In a conversion process that utilizes error diffusion, this error can be diffused (scattered or propagated) to neighboring pixels. In some systems, the error may be conventionally propagated to the next pixel in the scanline and to adjacent pixels in the next scanline. Moreover, in error diffusion processes, the error is weighted such that an adjacent pixel does not necessarily receive all the error, but only a portion thereof.
Such error diffusion is used in many of today's digital imaging products to render higher-bit contone images to a print-ready lower-bit format. The wide acceptance of error diffusion is mainly due to the inherent rendering properties, which provide favorable print image quality without generating artifacts (i.e. moire’, etc.). Moreover, error diffusion provides a good compromise when processing documents with “mixed” content, since it faithfully preserves the image density of photographs, while at the same time rendering text, line-art, and graphics with acceptable print quality.
One drawback of error diffusion, however, is the computational cost of processing images for high-speed applications due to the serial nature of the algorithm. The error diffusion processing node is usually the system-level bottleneck. This is especially true in a software image-path (SWIP) environment (as opposed to the traditional hardware-based FPGA/ASIC devices), where developing high-speed (software-based) image-processing nodes is used to providing a flexible and viable solution.
Various multi-threaded and data parallel techniques accelerate the overall processing speed of images processed via error diffusion.
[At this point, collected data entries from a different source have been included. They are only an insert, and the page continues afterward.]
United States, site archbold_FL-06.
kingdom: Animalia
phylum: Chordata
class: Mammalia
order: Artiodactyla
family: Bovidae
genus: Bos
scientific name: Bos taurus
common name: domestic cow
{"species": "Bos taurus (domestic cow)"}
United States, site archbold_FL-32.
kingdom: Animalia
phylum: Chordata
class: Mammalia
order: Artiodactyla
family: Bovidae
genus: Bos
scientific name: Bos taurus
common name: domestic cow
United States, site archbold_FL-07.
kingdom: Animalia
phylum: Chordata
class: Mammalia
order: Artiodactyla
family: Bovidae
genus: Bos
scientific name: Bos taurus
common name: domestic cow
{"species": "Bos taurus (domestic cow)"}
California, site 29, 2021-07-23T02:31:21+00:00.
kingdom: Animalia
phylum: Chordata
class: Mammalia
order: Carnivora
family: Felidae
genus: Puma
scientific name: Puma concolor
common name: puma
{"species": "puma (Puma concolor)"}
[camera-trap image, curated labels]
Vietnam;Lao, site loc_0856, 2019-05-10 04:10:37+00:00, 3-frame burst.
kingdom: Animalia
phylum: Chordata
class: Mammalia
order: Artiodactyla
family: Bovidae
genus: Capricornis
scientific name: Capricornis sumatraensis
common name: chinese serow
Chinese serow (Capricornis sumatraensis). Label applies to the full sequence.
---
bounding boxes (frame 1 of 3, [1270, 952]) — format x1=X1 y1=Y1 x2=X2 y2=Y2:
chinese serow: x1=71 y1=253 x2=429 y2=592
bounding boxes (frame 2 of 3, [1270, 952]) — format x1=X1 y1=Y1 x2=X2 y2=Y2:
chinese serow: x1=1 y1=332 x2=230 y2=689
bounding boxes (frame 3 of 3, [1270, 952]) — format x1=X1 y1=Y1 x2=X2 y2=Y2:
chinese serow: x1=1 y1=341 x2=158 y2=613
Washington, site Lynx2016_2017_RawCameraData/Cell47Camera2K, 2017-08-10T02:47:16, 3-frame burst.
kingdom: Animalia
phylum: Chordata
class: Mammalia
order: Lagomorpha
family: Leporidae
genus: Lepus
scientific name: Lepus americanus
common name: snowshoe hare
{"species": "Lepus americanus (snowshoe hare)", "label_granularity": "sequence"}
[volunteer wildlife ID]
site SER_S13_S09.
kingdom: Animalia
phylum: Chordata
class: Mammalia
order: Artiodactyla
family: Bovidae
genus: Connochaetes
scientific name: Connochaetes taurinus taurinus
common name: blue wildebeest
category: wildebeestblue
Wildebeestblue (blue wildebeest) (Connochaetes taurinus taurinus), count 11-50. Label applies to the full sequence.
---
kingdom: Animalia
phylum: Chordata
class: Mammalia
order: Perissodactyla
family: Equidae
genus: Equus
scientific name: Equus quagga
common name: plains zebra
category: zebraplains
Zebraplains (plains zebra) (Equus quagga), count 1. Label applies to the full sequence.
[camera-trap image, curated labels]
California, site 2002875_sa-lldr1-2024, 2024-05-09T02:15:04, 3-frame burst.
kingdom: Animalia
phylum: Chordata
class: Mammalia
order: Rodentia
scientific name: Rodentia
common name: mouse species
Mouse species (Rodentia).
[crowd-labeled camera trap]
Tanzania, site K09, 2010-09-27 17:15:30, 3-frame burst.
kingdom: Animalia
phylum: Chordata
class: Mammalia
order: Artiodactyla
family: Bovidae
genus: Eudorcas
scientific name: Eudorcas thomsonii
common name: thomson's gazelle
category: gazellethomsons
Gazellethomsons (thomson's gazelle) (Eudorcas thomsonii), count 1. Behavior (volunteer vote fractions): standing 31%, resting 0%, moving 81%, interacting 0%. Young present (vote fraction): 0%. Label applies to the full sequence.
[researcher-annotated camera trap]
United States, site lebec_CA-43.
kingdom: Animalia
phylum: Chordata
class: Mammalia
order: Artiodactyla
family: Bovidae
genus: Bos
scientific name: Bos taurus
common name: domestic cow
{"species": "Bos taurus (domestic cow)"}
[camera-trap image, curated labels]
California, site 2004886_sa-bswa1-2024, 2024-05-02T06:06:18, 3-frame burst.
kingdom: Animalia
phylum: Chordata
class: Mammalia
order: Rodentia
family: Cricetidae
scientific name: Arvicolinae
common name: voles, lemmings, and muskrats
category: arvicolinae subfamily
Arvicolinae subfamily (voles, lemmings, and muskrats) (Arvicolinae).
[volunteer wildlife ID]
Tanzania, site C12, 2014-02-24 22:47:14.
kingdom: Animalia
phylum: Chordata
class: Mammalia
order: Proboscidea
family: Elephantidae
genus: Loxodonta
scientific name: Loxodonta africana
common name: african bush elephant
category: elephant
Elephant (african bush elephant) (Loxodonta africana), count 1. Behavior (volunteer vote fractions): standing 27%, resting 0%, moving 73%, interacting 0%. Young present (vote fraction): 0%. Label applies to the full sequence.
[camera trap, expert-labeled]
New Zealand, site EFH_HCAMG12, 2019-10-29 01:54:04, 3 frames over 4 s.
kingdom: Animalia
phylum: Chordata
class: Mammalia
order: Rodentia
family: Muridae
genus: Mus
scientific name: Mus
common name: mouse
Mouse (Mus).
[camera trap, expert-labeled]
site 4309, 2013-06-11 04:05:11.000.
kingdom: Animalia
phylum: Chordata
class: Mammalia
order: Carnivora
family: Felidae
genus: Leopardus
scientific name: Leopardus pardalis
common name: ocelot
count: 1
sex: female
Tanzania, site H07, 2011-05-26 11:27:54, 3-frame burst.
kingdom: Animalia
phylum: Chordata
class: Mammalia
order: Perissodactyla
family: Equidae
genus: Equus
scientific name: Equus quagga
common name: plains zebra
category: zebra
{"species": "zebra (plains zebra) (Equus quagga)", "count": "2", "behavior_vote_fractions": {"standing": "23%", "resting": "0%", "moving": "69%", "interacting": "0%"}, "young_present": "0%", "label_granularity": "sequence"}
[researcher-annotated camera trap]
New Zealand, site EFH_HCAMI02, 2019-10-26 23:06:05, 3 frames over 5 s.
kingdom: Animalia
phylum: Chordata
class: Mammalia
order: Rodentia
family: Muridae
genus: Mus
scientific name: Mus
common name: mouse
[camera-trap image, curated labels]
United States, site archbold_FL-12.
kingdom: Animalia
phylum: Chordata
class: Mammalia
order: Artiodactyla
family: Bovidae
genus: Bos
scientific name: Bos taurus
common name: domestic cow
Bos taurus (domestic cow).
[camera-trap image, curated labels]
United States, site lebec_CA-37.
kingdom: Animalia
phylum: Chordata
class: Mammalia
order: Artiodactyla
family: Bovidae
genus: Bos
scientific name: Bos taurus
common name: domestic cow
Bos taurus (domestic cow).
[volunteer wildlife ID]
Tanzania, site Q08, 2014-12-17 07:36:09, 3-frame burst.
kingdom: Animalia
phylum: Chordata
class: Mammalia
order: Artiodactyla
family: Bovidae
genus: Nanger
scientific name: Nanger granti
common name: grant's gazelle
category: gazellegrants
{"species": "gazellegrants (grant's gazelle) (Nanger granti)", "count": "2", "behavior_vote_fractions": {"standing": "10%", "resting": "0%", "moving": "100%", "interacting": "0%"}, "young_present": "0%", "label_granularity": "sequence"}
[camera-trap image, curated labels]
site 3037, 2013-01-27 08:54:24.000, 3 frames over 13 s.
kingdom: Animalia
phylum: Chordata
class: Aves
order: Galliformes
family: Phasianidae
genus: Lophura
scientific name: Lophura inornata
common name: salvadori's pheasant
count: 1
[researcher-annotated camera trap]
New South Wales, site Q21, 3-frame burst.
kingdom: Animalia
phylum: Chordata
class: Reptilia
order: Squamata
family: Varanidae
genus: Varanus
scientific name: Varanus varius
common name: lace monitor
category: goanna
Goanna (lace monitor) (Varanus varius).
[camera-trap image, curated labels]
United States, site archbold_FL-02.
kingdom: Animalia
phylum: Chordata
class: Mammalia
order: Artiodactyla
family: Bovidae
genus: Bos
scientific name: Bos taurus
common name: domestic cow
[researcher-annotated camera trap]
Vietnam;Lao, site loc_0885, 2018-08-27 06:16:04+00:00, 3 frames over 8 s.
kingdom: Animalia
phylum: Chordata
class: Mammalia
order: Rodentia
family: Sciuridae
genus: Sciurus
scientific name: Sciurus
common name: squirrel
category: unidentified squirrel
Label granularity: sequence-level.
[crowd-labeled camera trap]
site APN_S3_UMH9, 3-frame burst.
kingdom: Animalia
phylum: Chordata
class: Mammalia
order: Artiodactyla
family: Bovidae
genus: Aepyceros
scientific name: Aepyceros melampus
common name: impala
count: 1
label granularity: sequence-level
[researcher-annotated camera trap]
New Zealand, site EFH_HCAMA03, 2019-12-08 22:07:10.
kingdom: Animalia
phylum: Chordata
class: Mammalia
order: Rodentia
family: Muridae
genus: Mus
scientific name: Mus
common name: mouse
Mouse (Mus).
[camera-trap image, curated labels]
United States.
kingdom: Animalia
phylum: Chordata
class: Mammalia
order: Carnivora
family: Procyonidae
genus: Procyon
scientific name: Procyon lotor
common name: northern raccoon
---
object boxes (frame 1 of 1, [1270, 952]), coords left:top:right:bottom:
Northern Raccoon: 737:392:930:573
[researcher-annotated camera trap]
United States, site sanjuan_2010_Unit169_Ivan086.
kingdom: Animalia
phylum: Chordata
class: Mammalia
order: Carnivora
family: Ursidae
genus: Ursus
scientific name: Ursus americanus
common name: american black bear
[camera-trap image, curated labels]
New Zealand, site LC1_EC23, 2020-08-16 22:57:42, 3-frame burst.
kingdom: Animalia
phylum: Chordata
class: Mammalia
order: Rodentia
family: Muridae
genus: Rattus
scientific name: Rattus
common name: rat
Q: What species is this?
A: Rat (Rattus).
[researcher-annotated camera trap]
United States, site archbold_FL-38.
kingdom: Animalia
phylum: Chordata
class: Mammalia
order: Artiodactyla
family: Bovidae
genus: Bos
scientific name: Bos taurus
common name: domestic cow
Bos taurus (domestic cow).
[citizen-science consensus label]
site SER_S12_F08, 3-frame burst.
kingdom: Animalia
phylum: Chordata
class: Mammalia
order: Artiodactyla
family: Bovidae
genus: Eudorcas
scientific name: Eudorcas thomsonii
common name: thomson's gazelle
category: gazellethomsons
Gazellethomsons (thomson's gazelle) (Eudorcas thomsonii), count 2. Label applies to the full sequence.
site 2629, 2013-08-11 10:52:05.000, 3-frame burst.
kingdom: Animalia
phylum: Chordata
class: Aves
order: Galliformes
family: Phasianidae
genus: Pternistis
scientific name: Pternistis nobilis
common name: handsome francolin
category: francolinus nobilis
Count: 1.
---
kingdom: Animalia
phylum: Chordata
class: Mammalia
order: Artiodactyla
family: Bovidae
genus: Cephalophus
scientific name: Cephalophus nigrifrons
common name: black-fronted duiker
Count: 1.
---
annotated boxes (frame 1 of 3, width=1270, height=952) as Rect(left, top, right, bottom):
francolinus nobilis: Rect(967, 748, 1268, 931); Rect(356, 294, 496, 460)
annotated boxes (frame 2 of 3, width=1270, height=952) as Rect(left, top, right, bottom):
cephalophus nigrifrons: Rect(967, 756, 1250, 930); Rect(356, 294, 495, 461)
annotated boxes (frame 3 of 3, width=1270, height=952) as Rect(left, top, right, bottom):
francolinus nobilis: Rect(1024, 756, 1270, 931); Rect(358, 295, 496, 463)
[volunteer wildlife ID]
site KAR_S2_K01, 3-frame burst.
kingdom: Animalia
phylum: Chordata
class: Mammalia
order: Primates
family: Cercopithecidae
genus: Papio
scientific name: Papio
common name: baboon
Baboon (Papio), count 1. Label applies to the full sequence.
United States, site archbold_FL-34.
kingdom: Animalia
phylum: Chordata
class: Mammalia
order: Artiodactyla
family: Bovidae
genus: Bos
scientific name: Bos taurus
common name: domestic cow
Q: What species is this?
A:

For example, images can be partitioned and sequentially processed via error diffusion one raster or scanline at a time using several concurrent threads in a time-multiplexed fashion, but this requires careful scheduling of the start of each raster relative to the other, to eliminate inter-scanline boundary artifacts. Likewise, other techniques attempt to apply data parallelism on a “tile-to-tile” or “inter-raster” basis in order to improve the overall throughput rate, but these solutions tend to produce low-frequency image artifacts around the periphery of the segmented borders due to the inability to properly distribute the error from one image segment to the next.